**Problem requirements**
Please output only the lines that run from the line containing "How far from the camera does this" through the end of the material below, exactly.

○ ○ ○ ○ ○

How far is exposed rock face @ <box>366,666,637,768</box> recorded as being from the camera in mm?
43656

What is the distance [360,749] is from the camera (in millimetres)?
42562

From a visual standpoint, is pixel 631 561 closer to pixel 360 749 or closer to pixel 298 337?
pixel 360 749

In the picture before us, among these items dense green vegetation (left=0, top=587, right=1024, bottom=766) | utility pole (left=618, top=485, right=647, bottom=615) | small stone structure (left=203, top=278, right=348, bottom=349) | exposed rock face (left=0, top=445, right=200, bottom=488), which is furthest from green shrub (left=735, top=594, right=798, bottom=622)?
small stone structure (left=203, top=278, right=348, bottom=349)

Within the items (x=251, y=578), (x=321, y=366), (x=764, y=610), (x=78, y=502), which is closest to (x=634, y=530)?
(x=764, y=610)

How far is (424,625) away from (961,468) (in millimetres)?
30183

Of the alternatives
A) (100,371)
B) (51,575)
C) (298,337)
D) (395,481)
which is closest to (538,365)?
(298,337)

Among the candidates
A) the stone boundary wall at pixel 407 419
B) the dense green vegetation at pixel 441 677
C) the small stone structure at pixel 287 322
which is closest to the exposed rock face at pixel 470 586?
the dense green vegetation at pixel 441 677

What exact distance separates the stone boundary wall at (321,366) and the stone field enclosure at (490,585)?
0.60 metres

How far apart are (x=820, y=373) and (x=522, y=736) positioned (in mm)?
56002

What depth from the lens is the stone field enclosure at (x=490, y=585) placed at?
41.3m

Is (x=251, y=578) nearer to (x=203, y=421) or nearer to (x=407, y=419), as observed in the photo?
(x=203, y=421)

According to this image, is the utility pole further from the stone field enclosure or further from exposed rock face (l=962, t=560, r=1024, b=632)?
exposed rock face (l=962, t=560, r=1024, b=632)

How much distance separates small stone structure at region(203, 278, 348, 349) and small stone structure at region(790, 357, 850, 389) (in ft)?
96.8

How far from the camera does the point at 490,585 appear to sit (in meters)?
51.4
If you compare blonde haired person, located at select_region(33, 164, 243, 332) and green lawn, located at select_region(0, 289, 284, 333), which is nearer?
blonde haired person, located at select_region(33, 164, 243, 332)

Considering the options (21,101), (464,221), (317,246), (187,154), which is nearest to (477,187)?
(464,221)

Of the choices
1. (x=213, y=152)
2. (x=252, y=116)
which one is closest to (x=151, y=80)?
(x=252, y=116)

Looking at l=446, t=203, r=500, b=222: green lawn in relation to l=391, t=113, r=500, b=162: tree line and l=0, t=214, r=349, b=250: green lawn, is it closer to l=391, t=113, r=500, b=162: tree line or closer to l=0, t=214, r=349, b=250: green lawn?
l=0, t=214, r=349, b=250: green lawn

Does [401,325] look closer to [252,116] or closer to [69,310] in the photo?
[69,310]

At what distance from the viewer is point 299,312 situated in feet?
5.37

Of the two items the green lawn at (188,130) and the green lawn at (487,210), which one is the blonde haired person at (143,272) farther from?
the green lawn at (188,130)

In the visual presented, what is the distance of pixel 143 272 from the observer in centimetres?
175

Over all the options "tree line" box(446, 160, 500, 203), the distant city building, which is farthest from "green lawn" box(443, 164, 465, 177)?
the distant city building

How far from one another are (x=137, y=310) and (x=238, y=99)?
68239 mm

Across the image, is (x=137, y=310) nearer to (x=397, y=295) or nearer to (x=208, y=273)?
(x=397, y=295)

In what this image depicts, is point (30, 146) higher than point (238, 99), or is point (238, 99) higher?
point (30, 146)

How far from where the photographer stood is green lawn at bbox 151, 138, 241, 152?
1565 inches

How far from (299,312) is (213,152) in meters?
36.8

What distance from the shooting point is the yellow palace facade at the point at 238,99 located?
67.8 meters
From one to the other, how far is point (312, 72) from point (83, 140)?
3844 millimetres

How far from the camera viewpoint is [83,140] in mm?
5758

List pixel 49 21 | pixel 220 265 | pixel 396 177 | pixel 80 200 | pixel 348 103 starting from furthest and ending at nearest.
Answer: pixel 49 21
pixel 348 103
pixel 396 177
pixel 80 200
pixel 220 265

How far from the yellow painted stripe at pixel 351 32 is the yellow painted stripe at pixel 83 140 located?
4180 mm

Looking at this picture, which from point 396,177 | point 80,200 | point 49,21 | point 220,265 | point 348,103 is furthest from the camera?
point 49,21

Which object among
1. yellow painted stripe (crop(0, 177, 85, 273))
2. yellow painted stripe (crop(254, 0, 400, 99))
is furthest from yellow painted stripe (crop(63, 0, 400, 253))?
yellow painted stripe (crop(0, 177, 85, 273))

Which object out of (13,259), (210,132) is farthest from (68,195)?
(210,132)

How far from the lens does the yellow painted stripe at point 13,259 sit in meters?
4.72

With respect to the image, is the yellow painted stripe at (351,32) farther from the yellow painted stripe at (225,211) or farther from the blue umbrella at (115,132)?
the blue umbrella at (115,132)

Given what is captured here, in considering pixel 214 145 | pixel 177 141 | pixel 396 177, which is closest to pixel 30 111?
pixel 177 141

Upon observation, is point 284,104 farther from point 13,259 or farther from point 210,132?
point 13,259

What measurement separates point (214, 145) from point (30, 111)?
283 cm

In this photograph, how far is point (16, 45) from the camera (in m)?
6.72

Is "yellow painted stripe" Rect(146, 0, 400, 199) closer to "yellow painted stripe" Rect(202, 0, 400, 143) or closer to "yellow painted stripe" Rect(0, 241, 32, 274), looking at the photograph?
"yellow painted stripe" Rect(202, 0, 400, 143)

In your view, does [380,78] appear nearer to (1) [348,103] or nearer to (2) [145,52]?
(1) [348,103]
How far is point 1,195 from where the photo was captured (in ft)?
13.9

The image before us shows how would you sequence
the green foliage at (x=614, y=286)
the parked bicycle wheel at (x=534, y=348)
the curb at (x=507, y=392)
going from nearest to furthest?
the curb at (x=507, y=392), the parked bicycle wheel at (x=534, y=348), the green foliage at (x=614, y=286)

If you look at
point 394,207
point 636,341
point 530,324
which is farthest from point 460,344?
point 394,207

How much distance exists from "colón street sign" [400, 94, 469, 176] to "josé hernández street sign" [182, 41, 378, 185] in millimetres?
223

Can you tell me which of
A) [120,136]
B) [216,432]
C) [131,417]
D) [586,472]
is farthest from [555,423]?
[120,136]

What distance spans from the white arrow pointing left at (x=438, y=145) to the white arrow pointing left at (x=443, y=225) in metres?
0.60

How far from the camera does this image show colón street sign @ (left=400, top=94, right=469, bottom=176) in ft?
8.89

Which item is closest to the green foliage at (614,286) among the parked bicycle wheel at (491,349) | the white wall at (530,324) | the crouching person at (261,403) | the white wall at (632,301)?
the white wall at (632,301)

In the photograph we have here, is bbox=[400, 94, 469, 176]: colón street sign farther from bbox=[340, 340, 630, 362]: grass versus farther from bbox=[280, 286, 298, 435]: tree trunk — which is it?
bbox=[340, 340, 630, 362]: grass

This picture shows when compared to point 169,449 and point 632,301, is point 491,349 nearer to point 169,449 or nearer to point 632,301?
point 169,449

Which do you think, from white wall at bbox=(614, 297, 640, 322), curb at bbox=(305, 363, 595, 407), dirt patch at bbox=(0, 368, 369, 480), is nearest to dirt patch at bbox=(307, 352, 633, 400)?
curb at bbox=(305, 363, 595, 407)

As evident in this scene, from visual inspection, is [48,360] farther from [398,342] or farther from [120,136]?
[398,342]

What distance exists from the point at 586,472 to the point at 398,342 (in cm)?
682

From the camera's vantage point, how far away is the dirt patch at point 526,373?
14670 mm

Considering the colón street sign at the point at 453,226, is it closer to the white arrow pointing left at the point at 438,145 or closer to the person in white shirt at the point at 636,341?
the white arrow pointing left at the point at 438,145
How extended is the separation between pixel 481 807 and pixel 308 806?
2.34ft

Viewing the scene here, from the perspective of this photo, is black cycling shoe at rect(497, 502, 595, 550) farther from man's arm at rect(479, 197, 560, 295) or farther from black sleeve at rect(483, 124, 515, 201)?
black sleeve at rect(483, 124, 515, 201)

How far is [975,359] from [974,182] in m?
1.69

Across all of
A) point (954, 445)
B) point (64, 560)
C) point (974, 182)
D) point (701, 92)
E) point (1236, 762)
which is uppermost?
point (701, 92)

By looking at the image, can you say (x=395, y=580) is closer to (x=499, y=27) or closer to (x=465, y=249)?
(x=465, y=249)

○ ○ ○ ○ ○

**Task response**
How far from the camera does this image show colón street sign @ (left=400, top=94, right=469, bottom=176) in ft?
8.89

Which item is closest to the green foliage at (614,286) among the parked bicycle wheel at (491,349) | the white wall at (530,324) | the crouching person at (261,403) | the white wall at (632,301)?
the white wall at (632,301)

In the photograph we have here, is bbox=[400, 94, 469, 176]: colón street sign farther from bbox=[340, 340, 630, 362]: grass versus farther from bbox=[280, 286, 298, 435]: tree trunk — which is it?
bbox=[340, 340, 630, 362]: grass

This picture shows when compared to point 169,449 and point 632,301, is point 491,349 nearer to point 169,449 or nearer to point 632,301?
point 169,449

Which do you think, from white wall at bbox=(614, 297, 640, 322), curb at bbox=(305, 363, 595, 407), dirt patch at bbox=(0, 368, 369, 480), is nearest to dirt patch at bbox=(307, 352, 633, 400)?
curb at bbox=(305, 363, 595, 407)

As evident in this scene, from visual inspection, is [48,360] farther from [398,342] or farther from [120,136]?
[398,342]

What distance exists from the point at 586,472 to the point at 398,342 (in cm)?
682

From the camera's vantage point, how far away is the dirt patch at point 526,373?
14670 mm

Considering the colón street sign at the point at 453,226, is it closer to the white arrow pointing left at the point at 438,145 or closer to the person in white shirt at the point at 636,341?
the white arrow pointing left at the point at 438,145
How extended is the separation between pixel 481 807 and pixel 308 806?
2.34ft

Viewing the scene here, from the perspective of this photo, is black cycling shoe at rect(497, 502, 595, 550) farther from man's arm at rect(479, 197, 560, 295) or farther from black sleeve at rect(483, 124, 515, 201)?
black sleeve at rect(483, 124, 515, 201)

How far is [975,359] from [974,182] in m?
1.69

Across all of
A) point (954, 445)
B) point (64, 560)
C) point (974, 182)
D) point (701, 92)
E) point (1236, 762)
which is uppermost?
point (701, 92)

By looking at the image, can you say (x=395, y=580) is closer to (x=499, y=27) or closer to (x=465, y=249)?
(x=465, y=249)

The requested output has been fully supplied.